High-fat diet induces intestinal mucosal barrier dysfunction in ulcerative colitis: emerging mechanisms and dietary intervention perspective

Abstract

The incidence of ulcerative colitis (UC) is increasing worldwide, but its pathogenesis remains largely unclear. The intestinal mucosa is a barrier that maintains the stability of the body's internal environment, and dysfunction of this barrier leads to the occurrence and aggravation of UC. A high-fat diet (HFD) contains more animal fat and low fiber, and accumulating evidence has shown that long-term intake of an HFD is associated with UC. The mechanism linking an HFD with intestinal mucosal barrier disruption is multifactorial, and it typically involves microbiota dysbiosis and altered metabolism of fatty acids, bile acids, and tryptophan. Dysbiosis-induced metabolic changes can enhance intestinal permeability through multiple pathways. These changes modulate the programmed death of intestinal epithelial cells, inhibit the secretion of goblet cells and Paneth cells, and impair intercellular interactions.
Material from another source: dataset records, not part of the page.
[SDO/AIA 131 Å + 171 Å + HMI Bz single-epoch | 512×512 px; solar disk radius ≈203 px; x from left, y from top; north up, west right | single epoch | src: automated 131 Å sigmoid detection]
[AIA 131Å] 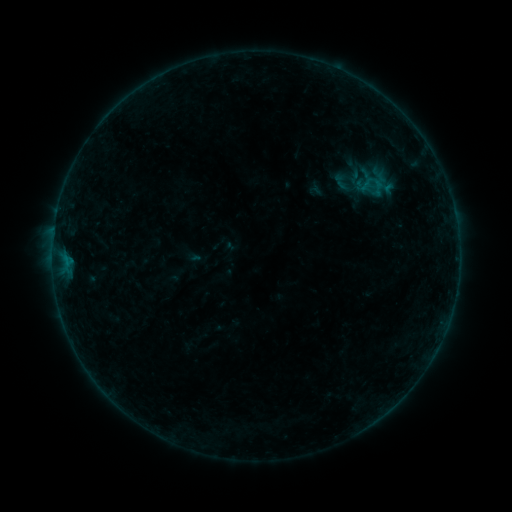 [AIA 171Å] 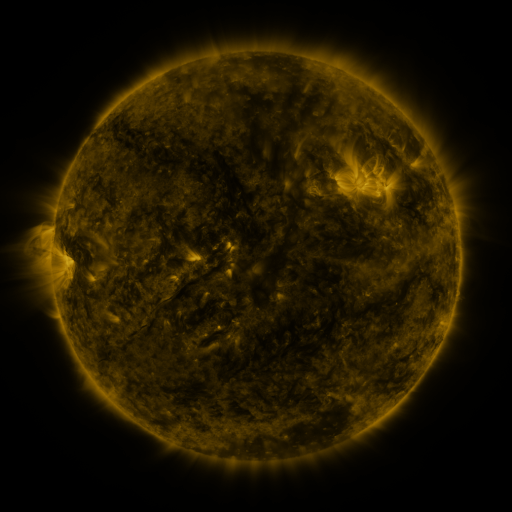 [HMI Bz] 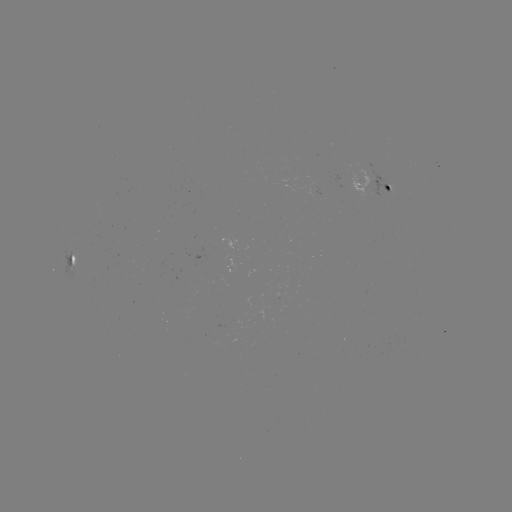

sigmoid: (361, 170, 389, 194)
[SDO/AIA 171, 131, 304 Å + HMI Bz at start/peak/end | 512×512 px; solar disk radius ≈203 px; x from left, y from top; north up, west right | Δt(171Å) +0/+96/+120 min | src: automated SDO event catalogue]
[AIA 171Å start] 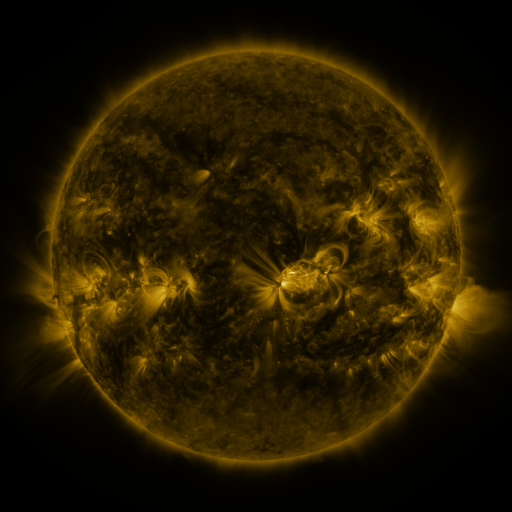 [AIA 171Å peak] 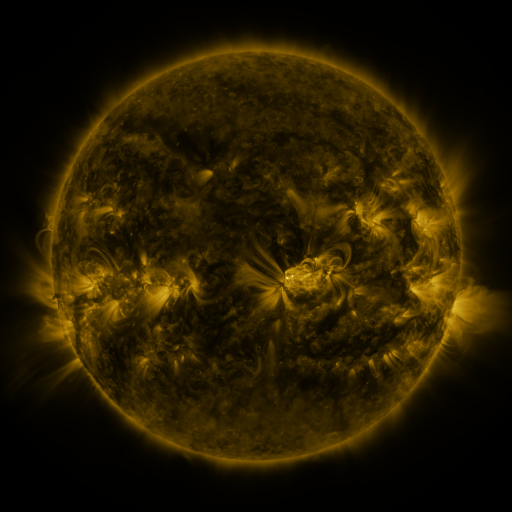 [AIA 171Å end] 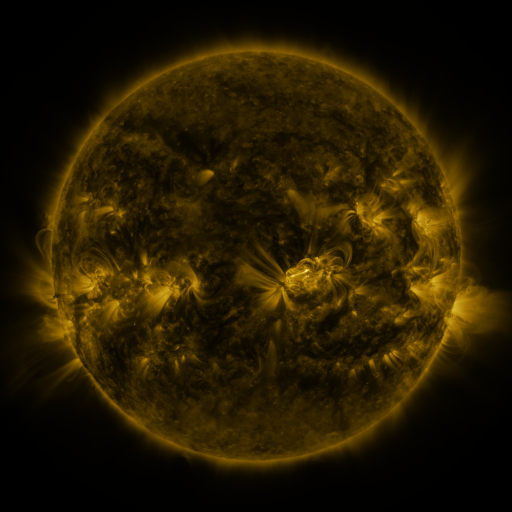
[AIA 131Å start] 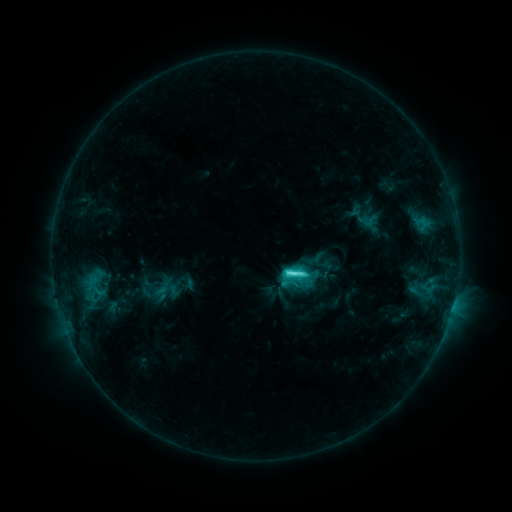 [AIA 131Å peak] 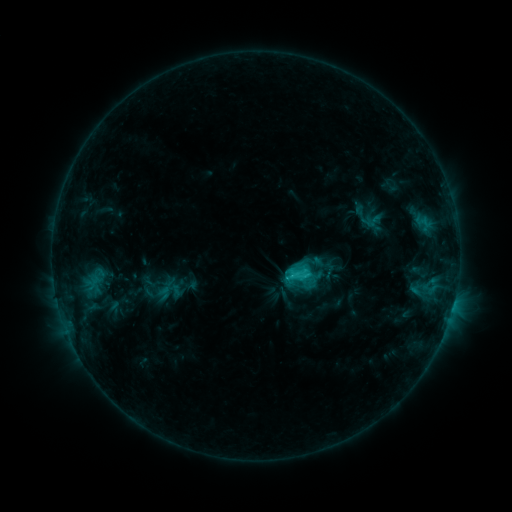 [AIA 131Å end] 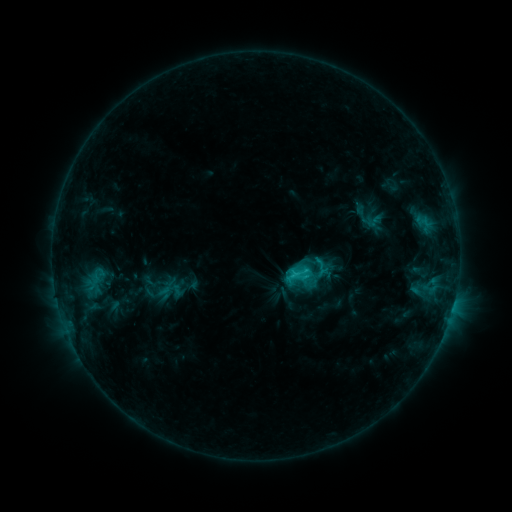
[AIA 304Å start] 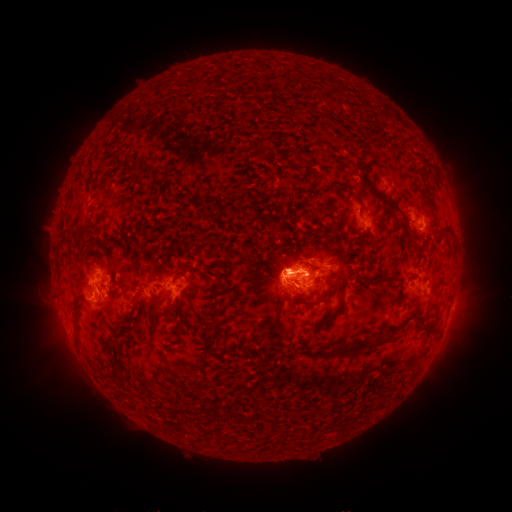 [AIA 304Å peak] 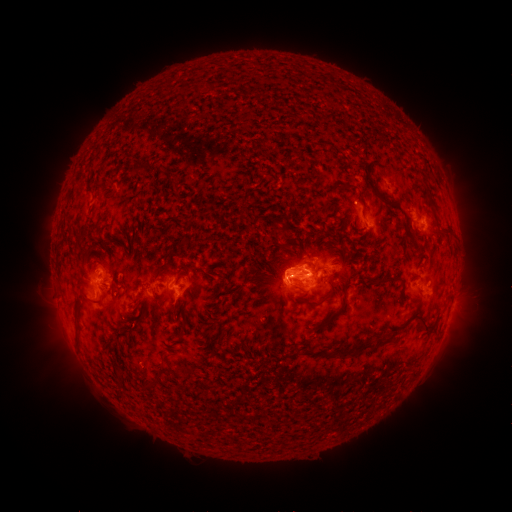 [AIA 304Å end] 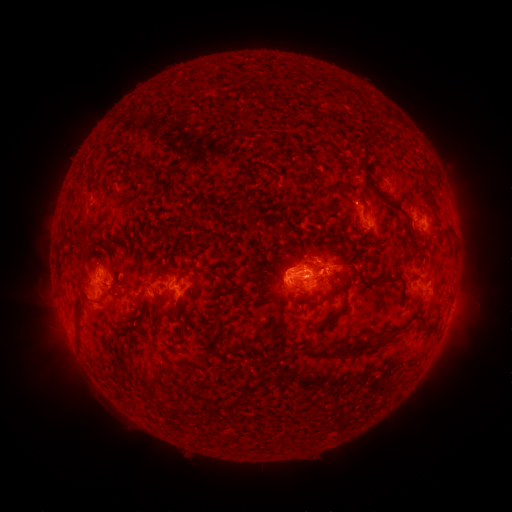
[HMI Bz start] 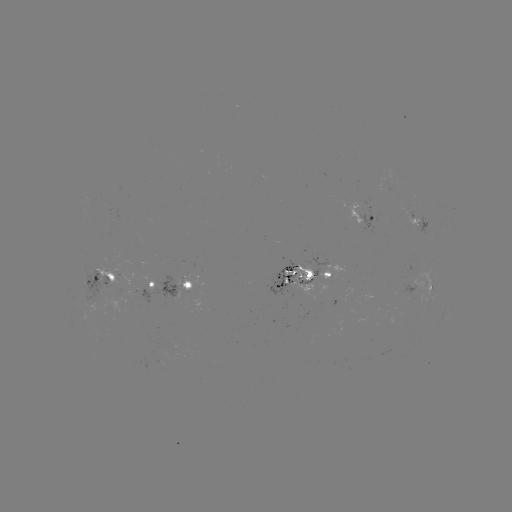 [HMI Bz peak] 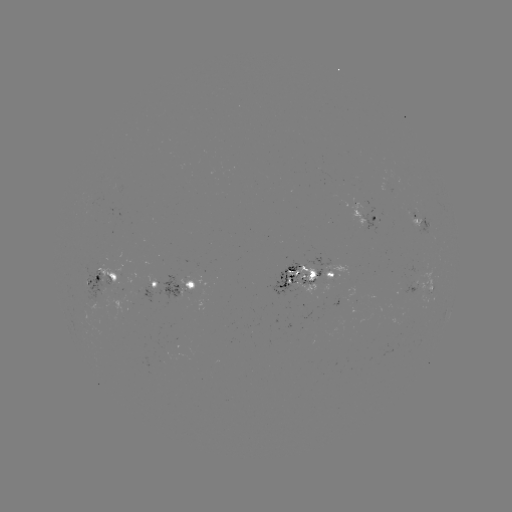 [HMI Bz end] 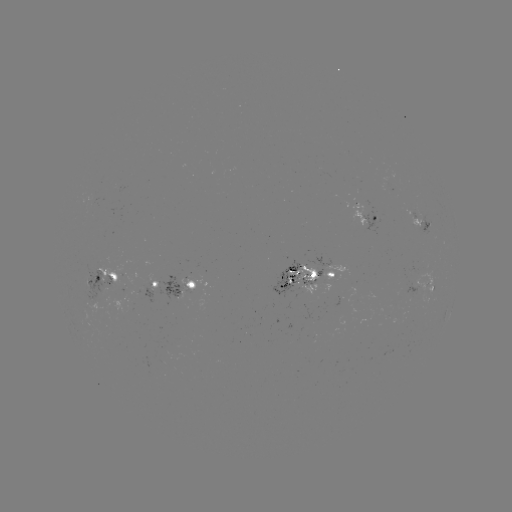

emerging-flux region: <bbox>321, 265, 348, 282</bbox>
Gut metabolites can also induce intestinal immune imbalance by stimulating multiple proinflammatory signaling pathways and decreasing the effect of anti-inflammatory immune cells. In this review, we critically analyze the molecular mechanisms by which an HFD disrupts the intestinal mucosal barrier (IMB) and contributes to the development of UC. We also discuss the application and future direction of dietary intervention in the treatment of the IMB and prevention of UC.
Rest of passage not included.